La triste parabola di Fini

Alla fine lo hanno cacciato. Ma lo hanno fatto gli elettori. Gianfranco Fini, colui che ormai possiamo chiamare il cognato di Tulliani, è fuori dal Parlamento avendo ottenuto meno di 150.000 voti. Un'uscita di scena dalla politica, quella del fondatore di Fli, a dir poco beffarda se si pensa che, per aggirare, anzi cavalcare l'ostacolo della progressiva debacle del suo partito, Gianfranco Fini ha contemporaneamente provveduto ad allearsi con Monti e Casini, rendendosi il principale artefice del fuoco di sbarramento da parte del “trio montiano” nei confronti dell'iniziale possibile allargamento a “Fare” di Oscar Giannino.

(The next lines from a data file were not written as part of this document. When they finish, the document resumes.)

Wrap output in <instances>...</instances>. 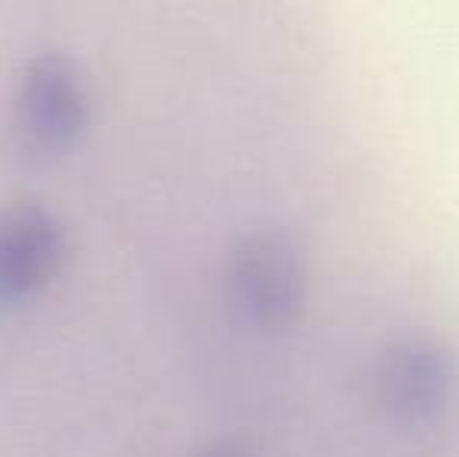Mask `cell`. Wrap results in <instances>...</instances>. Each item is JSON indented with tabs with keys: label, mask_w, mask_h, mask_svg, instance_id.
I'll return each mask as SVG.
<instances>
[{
	"label": "cell",
	"mask_w": 459,
	"mask_h": 457,
	"mask_svg": "<svg viewBox=\"0 0 459 457\" xmlns=\"http://www.w3.org/2000/svg\"><path fill=\"white\" fill-rule=\"evenodd\" d=\"M229 292L256 330L281 332L297 326L309 301V267L300 242L284 229L247 235L231 254Z\"/></svg>",
	"instance_id": "1"
},
{
	"label": "cell",
	"mask_w": 459,
	"mask_h": 457,
	"mask_svg": "<svg viewBox=\"0 0 459 457\" xmlns=\"http://www.w3.org/2000/svg\"><path fill=\"white\" fill-rule=\"evenodd\" d=\"M13 128L31 160H56L75 151L88 128V94L73 60L44 54L22 69Z\"/></svg>",
	"instance_id": "2"
},
{
	"label": "cell",
	"mask_w": 459,
	"mask_h": 457,
	"mask_svg": "<svg viewBox=\"0 0 459 457\" xmlns=\"http://www.w3.org/2000/svg\"><path fill=\"white\" fill-rule=\"evenodd\" d=\"M378 404L400 423L429 426L459 401V354L435 336H400L375 364Z\"/></svg>",
	"instance_id": "3"
},
{
	"label": "cell",
	"mask_w": 459,
	"mask_h": 457,
	"mask_svg": "<svg viewBox=\"0 0 459 457\" xmlns=\"http://www.w3.org/2000/svg\"><path fill=\"white\" fill-rule=\"evenodd\" d=\"M66 260L60 223L38 204L0 207V307L31 301Z\"/></svg>",
	"instance_id": "4"
},
{
	"label": "cell",
	"mask_w": 459,
	"mask_h": 457,
	"mask_svg": "<svg viewBox=\"0 0 459 457\" xmlns=\"http://www.w3.org/2000/svg\"><path fill=\"white\" fill-rule=\"evenodd\" d=\"M197 457H254V454H250L247 448L235 445V442H219V445L204 448Z\"/></svg>",
	"instance_id": "5"
}]
</instances>
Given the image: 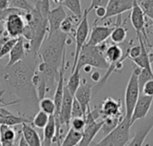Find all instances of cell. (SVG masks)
I'll use <instances>...</instances> for the list:
<instances>
[{
	"label": "cell",
	"instance_id": "6da1fadb",
	"mask_svg": "<svg viewBox=\"0 0 153 146\" xmlns=\"http://www.w3.org/2000/svg\"><path fill=\"white\" fill-rule=\"evenodd\" d=\"M38 64L37 56L28 58L27 54L24 60L0 69V83L7 92L15 95L20 102L39 103L36 88L32 83Z\"/></svg>",
	"mask_w": 153,
	"mask_h": 146
},
{
	"label": "cell",
	"instance_id": "7a4b0ae2",
	"mask_svg": "<svg viewBox=\"0 0 153 146\" xmlns=\"http://www.w3.org/2000/svg\"><path fill=\"white\" fill-rule=\"evenodd\" d=\"M67 40L68 35L60 29L53 34L48 35L39 51V56L41 62L59 70L63 60L65 57Z\"/></svg>",
	"mask_w": 153,
	"mask_h": 146
},
{
	"label": "cell",
	"instance_id": "3957f363",
	"mask_svg": "<svg viewBox=\"0 0 153 146\" xmlns=\"http://www.w3.org/2000/svg\"><path fill=\"white\" fill-rule=\"evenodd\" d=\"M107 48L108 47L105 42L99 45H84L79 54L75 69L82 70L83 66L90 65L92 68L108 70L109 63L108 62L105 56Z\"/></svg>",
	"mask_w": 153,
	"mask_h": 146
},
{
	"label": "cell",
	"instance_id": "277c9868",
	"mask_svg": "<svg viewBox=\"0 0 153 146\" xmlns=\"http://www.w3.org/2000/svg\"><path fill=\"white\" fill-rule=\"evenodd\" d=\"M130 120L125 116L119 125L109 134L105 136L100 142L92 143L95 146H126L130 141Z\"/></svg>",
	"mask_w": 153,
	"mask_h": 146
},
{
	"label": "cell",
	"instance_id": "5b68a950",
	"mask_svg": "<svg viewBox=\"0 0 153 146\" xmlns=\"http://www.w3.org/2000/svg\"><path fill=\"white\" fill-rule=\"evenodd\" d=\"M101 117L100 107L95 108L93 111L89 109L85 115V120H86V126L82 131V137L81 142L77 146H91L92 144L93 139L96 137V136L100 133L104 120L102 119L100 121H97L98 119Z\"/></svg>",
	"mask_w": 153,
	"mask_h": 146
},
{
	"label": "cell",
	"instance_id": "8992f818",
	"mask_svg": "<svg viewBox=\"0 0 153 146\" xmlns=\"http://www.w3.org/2000/svg\"><path fill=\"white\" fill-rule=\"evenodd\" d=\"M141 71V68L137 67L134 69L129 81L127 83L126 93H125V109H126V118L131 120L133 111L141 95V90L138 82V75Z\"/></svg>",
	"mask_w": 153,
	"mask_h": 146
},
{
	"label": "cell",
	"instance_id": "52a82bcc",
	"mask_svg": "<svg viewBox=\"0 0 153 146\" xmlns=\"http://www.w3.org/2000/svg\"><path fill=\"white\" fill-rule=\"evenodd\" d=\"M89 12L87 9L84 10L83 12V15L82 17V19L79 21V24L76 28L75 30V34H74V37H75V53H74V64L72 67V72L74 70L76 64H77V61H78V57L79 54L81 53L82 48L84 46V45L87 43L88 41V37H89V32H90V25H89V20H88V15H89Z\"/></svg>",
	"mask_w": 153,
	"mask_h": 146
},
{
	"label": "cell",
	"instance_id": "ba28073f",
	"mask_svg": "<svg viewBox=\"0 0 153 146\" xmlns=\"http://www.w3.org/2000/svg\"><path fill=\"white\" fill-rule=\"evenodd\" d=\"M24 12L23 11H17L12 12L4 21V31L10 37L18 38L22 36L26 25L24 18L22 17Z\"/></svg>",
	"mask_w": 153,
	"mask_h": 146
},
{
	"label": "cell",
	"instance_id": "9c48e42d",
	"mask_svg": "<svg viewBox=\"0 0 153 146\" xmlns=\"http://www.w3.org/2000/svg\"><path fill=\"white\" fill-rule=\"evenodd\" d=\"M130 20L132 22L133 27L134 28L137 36L143 35L144 41H147L149 44L148 37L145 31V13L143 11L141 5L138 3V0H134L133 8L131 10V14H130Z\"/></svg>",
	"mask_w": 153,
	"mask_h": 146
},
{
	"label": "cell",
	"instance_id": "30bf717a",
	"mask_svg": "<svg viewBox=\"0 0 153 146\" xmlns=\"http://www.w3.org/2000/svg\"><path fill=\"white\" fill-rule=\"evenodd\" d=\"M153 103V97L152 96H149L146 95H143L141 93L138 101L134 106V109L133 111V114H132V118L130 120V125L131 127L134 126V124L138 121V120H144Z\"/></svg>",
	"mask_w": 153,
	"mask_h": 146
},
{
	"label": "cell",
	"instance_id": "8fae6325",
	"mask_svg": "<svg viewBox=\"0 0 153 146\" xmlns=\"http://www.w3.org/2000/svg\"><path fill=\"white\" fill-rule=\"evenodd\" d=\"M74 98V96L70 93L67 87H65L64 96H63V101H62L59 118H58V121L62 127L66 126L68 128H70V121L72 120V107H73Z\"/></svg>",
	"mask_w": 153,
	"mask_h": 146
},
{
	"label": "cell",
	"instance_id": "7c38bea8",
	"mask_svg": "<svg viewBox=\"0 0 153 146\" xmlns=\"http://www.w3.org/2000/svg\"><path fill=\"white\" fill-rule=\"evenodd\" d=\"M102 119L108 117H120L123 114V105L121 100H116L112 97L106 98L100 107Z\"/></svg>",
	"mask_w": 153,
	"mask_h": 146
},
{
	"label": "cell",
	"instance_id": "4fadbf2b",
	"mask_svg": "<svg viewBox=\"0 0 153 146\" xmlns=\"http://www.w3.org/2000/svg\"><path fill=\"white\" fill-rule=\"evenodd\" d=\"M153 128V115L147 119L146 120H143L140 126L136 128L135 134L132 139L128 142L126 146H143V143Z\"/></svg>",
	"mask_w": 153,
	"mask_h": 146
},
{
	"label": "cell",
	"instance_id": "5bb4252c",
	"mask_svg": "<svg viewBox=\"0 0 153 146\" xmlns=\"http://www.w3.org/2000/svg\"><path fill=\"white\" fill-rule=\"evenodd\" d=\"M134 0H109L107 5V13L103 20H107L113 16H120L125 12L133 8ZM102 20V21H103Z\"/></svg>",
	"mask_w": 153,
	"mask_h": 146
},
{
	"label": "cell",
	"instance_id": "9a60e30c",
	"mask_svg": "<svg viewBox=\"0 0 153 146\" xmlns=\"http://www.w3.org/2000/svg\"><path fill=\"white\" fill-rule=\"evenodd\" d=\"M115 27H108V26H93L91 32L90 34L89 40L85 45H99L104 43L111 35L112 30Z\"/></svg>",
	"mask_w": 153,
	"mask_h": 146
},
{
	"label": "cell",
	"instance_id": "2e32d148",
	"mask_svg": "<svg viewBox=\"0 0 153 146\" xmlns=\"http://www.w3.org/2000/svg\"><path fill=\"white\" fill-rule=\"evenodd\" d=\"M67 16L64 6L60 4L59 6L50 10L48 15V35L53 34L56 31L60 29L61 23Z\"/></svg>",
	"mask_w": 153,
	"mask_h": 146
},
{
	"label": "cell",
	"instance_id": "e0dca14e",
	"mask_svg": "<svg viewBox=\"0 0 153 146\" xmlns=\"http://www.w3.org/2000/svg\"><path fill=\"white\" fill-rule=\"evenodd\" d=\"M92 95V87L87 83L86 80H83L80 87H78L77 91L74 94V98L80 103L82 111L84 112V118L86 115L87 111L90 109V103Z\"/></svg>",
	"mask_w": 153,
	"mask_h": 146
},
{
	"label": "cell",
	"instance_id": "ac0fdd59",
	"mask_svg": "<svg viewBox=\"0 0 153 146\" xmlns=\"http://www.w3.org/2000/svg\"><path fill=\"white\" fill-rule=\"evenodd\" d=\"M27 56V48L25 38L22 36L18 37L16 43L13 46L12 50L9 53V60L6 64V67H10L22 60H24Z\"/></svg>",
	"mask_w": 153,
	"mask_h": 146
},
{
	"label": "cell",
	"instance_id": "d6986e66",
	"mask_svg": "<svg viewBox=\"0 0 153 146\" xmlns=\"http://www.w3.org/2000/svg\"><path fill=\"white\" fill-rule=\"evenodd\" d=\"M22 136L30 146H42L41 138L39 133L35 130L33 126L30 123L22 124Z\"/></svg>",
	"mask_w": 153,
	"mask_h": 146
},
{
	"label": "cell",
	"instance_id": "ffe728a7",
	"mask_svg": "<svg viewBox=\"0 0 153 146\" xmlns=\"http://www.w3.org/2000/svg\"><path fill=\"white\" fill-rule=\"evenodd\" d=\"M137 37H138L139 43L141 45V47H142V52H141V54L137 58H135L132 61L135 63V65L137 67H139L141 69H147L149 70H152V62L150 60V56H149V54L146 49L145 41L143 39V35H139V36H137Z\"/></svg>",
	"mask_w": 153,
	"mask_h": 146
},
{
	"label": "cell",
	"instance_id": "44dd1931",
	"mask_svg": "<svg viewBox=\"0 0 153 146\" xmlns=\"http://www.w3.org/2000/svg\"><path fill=\"white\" fill-rule=\"evenodd\" d=\"M56 126L54 115L49 116V120L47 126L44 128V135H43V142L42 146H51L54 143V139L56 136Z\"/></svg>",
	"mask_w": 153,
	"mask_h": 146
},
{
	"label": "cell",
	"instance_id": "7402d4cb",
	"mask_svg": "<svg viewBox=\"0 0 153 146\" xmlns=\"http://www.w3.org/2000/svg\"><path fill=\"white\" fill-rule=\"evenodd\" d=\"M16 132L13 127L0 125V140L3 146H15Z\"/></svg>",
	"mask_w": 153,
	"mask_h": 146
},
{
	"label": "cell",
	"instance_id": "603a6c76",
	"mask_svg": "<svg viewBox=\"0 0 153 146\" xmlns=\"http://www.w3.org/2000/svg\"><path fill=\"white\" fill-rule=\"evenodd\" d=\"M80 20L78 19L77 16L71 15V16H66L65 19L63 21V22L61 23L60 26V30L65 34H67L68 36L71 34H75V30L76 28L79 24Z\"/></svg>",
	"mask_w": 153,
	"mask_h": 146
},
{
	"label": "cell",
	"instance_id": "cb8c5ba5",
	"mask_svg": "<svg viewBox=\"0 0 153 146\" xmlns=\"http://www.w3.org/2000/svg\"><path fill=\"white\" fill-rule=\"evenodd\" d=\"M82 137V132L75 131L73 128H69L65 138L61 142L60 146H77Z\"/></svg>",
	"mask_w": 153,
	"mask_h": 146
},
{
	"label": "cell",
	"instance_id": "d4e9b609",
	"mask_svg": "<svg viewBox=\"0 0 153 146\" xmlns=\"http://www.w3.org/2000/svg\"><path fill=\"white\" fill-rule=\"evenodd\" d=\"M126 116V115H125ZM125 116H120V117H108V118H105L104 120V123L103 126L100 129V132L102 133L103 136H107L108 134H109L113 129H115L119 123L124 120Z\"/></svg>",
	"mask_w": 153,
	"mask_h": 146
},
{
	"label": "cell",
	"instance_id": "484cf974",
	"mask_svg": "<svg viewBox=\"0 0 153 146\" xmlns=\"http://www.w3.org/2000/svg\"><path fill=\"white\" fill-rule=\"evenodd\" d=\"M80 71H81V70L75 69V70L72 72L70 78L68 79V82H67V84H66V86H65V87H67V89L70 91V93H71L74 96L75 92L77 91L78 87H80V85H81V83H82V80H81V73H80Z\"/></svg>",
	"mask_w": 153,
	"mask_h": 146
},
{
	"label": "cell",
	"instance_id": "4316f807",
	"mask_svg": "<svg viewBox=\"0 0 153 146\" xmlns=\"http://www.w3.org/2000/svg\"><path fill=\"white\" fill-rule=\"evenodd\" d=\"M23 123H30L31 124V120L29 119H25L20 116H16L14 114L0 118V125H5L9 127H14L18 125H22Z\"/></svg>",
	"mask_w": 153,
	"mask_h": 146
},
{
	"label": "cell",
	"instance_id": "83f0119b",
	"mask_svg": "<svg viewBox=\"0 0 153 146\" xmlns=\"http://www.w3.org/2000/svg\"><path fill=\"white\" fill-rule=\"evenodd\" d=\"M126 37H127V29H126L120 25L115 26V28L112 30L111 35H110V38H111L112 42L117 45H119V44H122L123 42H125Z\"/></svg>",
	"mask_w": 153,
	"mask_h": 146
},
{
	"label": "cell",
	"instance_id": "f1b7e54d",
	"mask_svg": "<svg viewBox=\"0 0 153 146\" xmlns=\"http://www.w3.org/2000/svg\"><path fill=\"white\" fill-rule=\"evenodd\" d=\"M64 7H66L69 11L73 12L79 20L82 19L83 12H82V3L81 0H64L61 4Z\"/></svg>",
	"mask_w": 153,
	"mask_h": 146
},
{
	"label": "cell",
	"instance_id": "f546056e",
	"mask_svg": "<svg viewBox=\"0 0 153 146\" xmlns=\"http://www.w3.org/2000/svg\"><path fill=\"white\" fill-rule=\"evenodd\" d=\"M49 120V115L47 114L46 112H42L39 110L34 116V118L31 120V125L34 128H39V129H44V128L47 126Z\"/></svg>",
	"mask_w": 153,
	"mask_h": 146
},
{
	"label": "cell",
	"instance_id": "4dcf8cb0",
	"mask_svg": "<svg viewBox=\"0 0 153 146\" xmlns=\"http://www.w3.org/2000/svg\"><path fill=\"white\" fill-rule=\"evenodd\" d=\"M39 110L46 112L47 114L50 115H54L55 112H56V105L54 103V100L51 98H43L40 101H39Z\"/></svg>",
	"mask_w": 153,
	"mask_h": 146
},
{
	"label": "cell",
	"instance_id": "1f68e13d",
	"mask_svg": "<svg viewBox=\"0 0 153 146\" xmlns=\"http://www.w3.org/2000/svg\"><path fill=\"white\" fill-rule=\"evenodd\" d=\"M9 7L15 8L21 11L30 12L34 8V5H32L28 0H9Z\"/></svg>",
	"mask_w": 153,
	"mask_h": 146
},
{
	"label": "cell",
	"instance_id": "d6a6232c",
	"mask_svg": "<svg viewBox=\"0 0 153 146\" xmlns=\"http://www.w3.org/2000/svg\"><path fill=\"white\" fill-rule=\"evenodd\" d=\"M153 79V71L152 70H149L147 69H141V71L138 75V82H139V87H140V90H142L143 87L144 86V84L152 79Z\"/></svg>",
	"mask_w": 153,
	"mask_h": 146
},
{
	"label": "cell",
	"instance_id": "836d02e7",
	"mask_svg": "<svg viewBox=\"0 0 153 146\" xmlns=\"http://www.w3.org/2000/svg\"><path fill=\"white\" fill-rule=\"evenodd\" d=\"M18 38H9L7 41H5L1 46H0V59H2L4 56L9 54L10 51L12 50L13 46L14 45V44L16 43Z\"/></svg>",
	"mask_w": 153,
	"mask_h": 146
},
{
	"label": "cell",
	"instance_id": "e575fe53",
	"mask_svg": "<svg viewBox=\"0 0 153 146\" xmlns=\"http://www.w3.org/2000/svg\"><path fill=\"white\" fill-rule=\"evenodd\" d=\"M145 15L153 21V0H138Z\"/></svg>",
	"mask_w": 153,
	"mask_h": 146
},
{
	"label": "cell",
	"instance_id": "d590c367",
	"mask_svg": "<svg viewBox=\"0 0 153 146\" xmlns=\"http://www.w3.org/2000/svg\"><path fill=\"white\" fill-rule=\"evenodd\" d=\"M86 126V120L83 117L72 118L70 121V128L78 132H82Z\"/></svg>",
	"mask_w": 153,
	"mask_h": 146
},
{
	"label": "cell",
	"instance_id": "8d00e7d4",
	"mask_svg": "<svg viewBox=\"0 0 153 146\" xmlns=\"http://www.w3.org/2000/svg\"><path fill=\"white\" fill-rule=\"evenodd\" d=\"M80 117L84 118V112L82 111L80 103L75 98H74L73 107H72V118H80Z\"/></svg>",
	"mask_w": 153,
	"mask_h": 146
},
{
	"label": "cell",
	"instance_id": "74e56055",
	"mask_svg": "<svg viewBox=\"0 0 153 146\" xmlns=\"http://www.w3.org/2000/svg\"><path fill=\"white\" fill-rule=\"evenodd\" d=\"M128 58H130L131 60H134L135 58H137L142 52V47L141 45H134L131 48H128Z\"/></svg>",
	"mask_w": 153,
	"mask_h": 146
},
{
	"label": "cell",
	"instance_id": "f35d334b",
	"mask_svg": "<svg viewBox=\"0 0 153 146\" xmlns=\"http://www.w3.org/2000/svg\"><path fill=\"white\" fill-rule=\"evenodd\" d=\"M108 2H109V0H91V4H90V6L87 8V10H88L89 12H91L93 9H95V8H97V7H100V6L107 7Z\"/></svg>",
	"mask_w": 153,
	"mask_h": 146
},
{
	"label": "cell",
	"instance_id": "ab89813d",
	"mask_svg": "<svg viewBox=\"0 0 153 146\" xmlns=\"http://www.w3.org/2000/svg\"><path fill=\"white\" fill-rule=\"evenodd\" d=\"M141 93L143 94V95H149V96H152L153 97V79L147 81L144 86L143 87L142 90H141Z\"/></svg>",
	"mask_w": 153,
	"mask_h": 146
},
{
	"label": "cell",
	"instance_id": "60d3db41",
	"mask_svg": "<svg viewBox=\"0 0 153 146\" xmlns=\"http://www.w3.org/2000/svg\"><path fill=\"white\" fill-rule=\"evenodd\" d=\"M95 12H96L98 19H100V21H102L103 18L105 17L106 13H107V8L102 7V6L97 7V8H95Z\"/></svg>",
	"mask_w": 153,
	"mask_h": 146
},
{
	"label": "cell",
	"instance_id": "b9f144b4",
	"mask_svg": "<svg viewBox=\"0 0 153 146\" xmlns=\"http://www.w3.org/2000/svg\"><path fill=\"white\" fill-rule=\"evenodd\" d=\"M12 114H13V113L11 112L10 111H8L6 108H4L3 106H0V118H4V117L9 116V115H12Z\"/></svg>",
	"mask_w": 153,
	"mask_h": 146
},
{
	"label": "cell",
	"instance_id": "7bdbcfd3",
	"mask_svg": "<svg viewBox=\"0 0 153 146\" xmlns=\"http://www.w3.org/2000/svg\"><path fill=\"white\" fill-rule=\"evenodd\" d=\"M10 2L9 0H0V12L9 8Z\"/></svg>",
	"mask_w": 153,
	"mask_h": 146
},
{
	"label": "cell",
	"instance_id": "ee69618b",
	"mask_svg": "<svg viewBox=\"0 0 153 146\" xmlns=\"http://www.w3.org/2000/svg\"><path fill=\"white\" fill-rule=\"evenodd\" d=\"M91 79L94 82H100V80L101 79V76H100V72H98V71H94V72H92V73H91Z\"/></svg>",
	"mask_w": 153,
	"mask_h": 146
},
{
	"label": "cell",
	"instance_id": "f6af8a7d",
	"mask_svg": "<svg viewBox=\"0 0 153 146\" xmlns=\"http://www.w3.org/2000/svg\"><path fill=\"white\" fill-rule=\"evenodd\" d=\"M18 146H30V145L27 144V142L25 141L24 137H23L22 136H20V139H19V144H18Z\"/></svg>",
	"mask_w": 153,
	"mask_h": 146
},
{
	"label": "cell",
	"instance_id": "bcb514c9",
	"mask_svg": "<svg viewBox=\"0 0 153 146\" xmlns=\"http://www.w3.org/2000/svg\"><path fill=\"white\" fill-rule=\"evenodd\" d=\"M82 69H83V70H84L85 72H90V71L91 70L92 67H91V66H90V65H85V66H83V67H82Z\"/></svg>",
	"mask_w": 153,
	"mask_h": 146
},
{
	"label": "cell",
	"instance_id": "7dc6e473",
	"mask_svg": "<svg viewBox=\"0 0 153 146\" xmlns=\"http://www.w3.org/2000/svg\"><path fill=\"white\" fill-rule=\"evenodd\" d=\"M54 2V4H61L63 3L64 0H52Z\"/></svg>",
	"mask_w": 153,
	"mask_h": 146
},
{
	"label": "cell",
	"instance_id": "c3c4849f",
	"mask_svg": "<svg viewBox=\"0 0 153 146\" xmlns=\"http://www.w3.org/2000/svg\"><path fill=\"white\" fill-rule=\"evenodd\" d=\"M149 56H150V60L152 62V63L153 62V52H152L151 54H149Z\"/></svg>",
	"mask_w": 153,
	"mask_h": 146
},
{
	"label": "cell",
	"instance_id": "681fc988",
	"mask_svg": "<svg viewBox=\"0 0 153 146\" xmlns=\"http://www.w3.org/2000/svg\"><path fill=\"white\" fill-rule=\"evenodd\" d=\"M5 93V90H3V91H0V100L2 98V96L4 95V94Z\"/></svg>",
	"mask_w": 153,
	"mask_h": 146
},
{
	"label": "cell",
	"instance_id": "f907efd6",
	"mask_svg": "<svg viewBox=\"0 0 153 146\" xmlns=\"http://www.w3.org/2000/svg\"><path fill=\"white\" fill-rule=\"evenodd\" d=\"M3 33H4V29L0 30V39H1V37H2V35H3Z\"/></svg>",
	"mask_w": 153,
	"mask_h": 146
},
{
	"label": "cell",
	"instance_id": "816d5d0a",
	"mask_svg": "<svg viewBox=\"0 0 153 146\" xmlns=\"http://www.w3.org/2000/svg\"><path fill=\"white\" fill-rule=\"evenodd\" d=\"M0 146H3V145H2V142H1V140H0Z\"/></svg>",
	"mask_w": 153,
	"mask_h": 146
},
{
	"label": "cell",
	"instance_id": "f5cc1de1",
	"mask_svg": "<svg viewBox=\"0 0 153 146\" xmlns=\"http://www.w3.org/2000/svg\"><path fill=\"white\" fill-rule=\"evenodd\" d=\"M91 146H95V145H92V144H91Z\"/></svg>",
	"mask_w": 153,
	"mask_h": 146
}]
</instances>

E lo ha realizzato animato da un calcolo politico che, però, non ha tenuto conto della variabilità dei calcoli che sempre regna in politica. L'ex co-fondatore del Pdl, per assicurarsi lo scranno parlamentare, era convinto che nello schieramento creato insieme con la lista civica di Monti e con l'Udc di Casini, Fli si sarebbe collocato come miglior partito dei perdenti. Il calcolo finiano poggiava sulla certezza che l'Udc avrebbe tranquillamente superato quella soglia del 2% richiesto ai partiti che compongono una coalizione. Invece Casini, a dispetto di tutte le previsioni, non è riuscito a superare la fatidica soglia. Si è fermato all'1,8 per cento, scivolando così nella casella del miglior perdente e scompaginando il piano del presidente di Fli, declassato da migliore perdente a perdente, punto e basta.

A maggior impietosa beffa dell'ex presidente della Camera che si è ritrovato inopinatamente fuori da Montecitorio insieme ai suoi più stretti collaboratori responsabili della perdita di qualsiasi identità di Fli, svetta l'eccezione di Benedetto Dellla Vedova, l'unico esponente di Futuro e Libertà che, presentandosi nella lista unica di Monti in Lombardia, abbia saputo padroneggiare calcoli e le geometrie variabili elettorali tanto da conquistarsi un seggio senatoriale. Termina in una clamorosa e triste scivolata, insomma, la parabola di Fini, cui non sono serviti i camuffamenti da difensore del parlamento e della legalità con cui ha ritenuto possibile celare agli elettori di centrodestra i propri ambiziosissimi appetiti personali. Ed a cui non ha portato alcun giovamento l'appoggio della maggiore stampa italiana che lo ha dipinto ripetutamente come il campione di della destra presentabile esaltandone la diversa “educazione sentimentale” rispetto a quella del tiranno Berlusconi. Sic transit gloria Fini!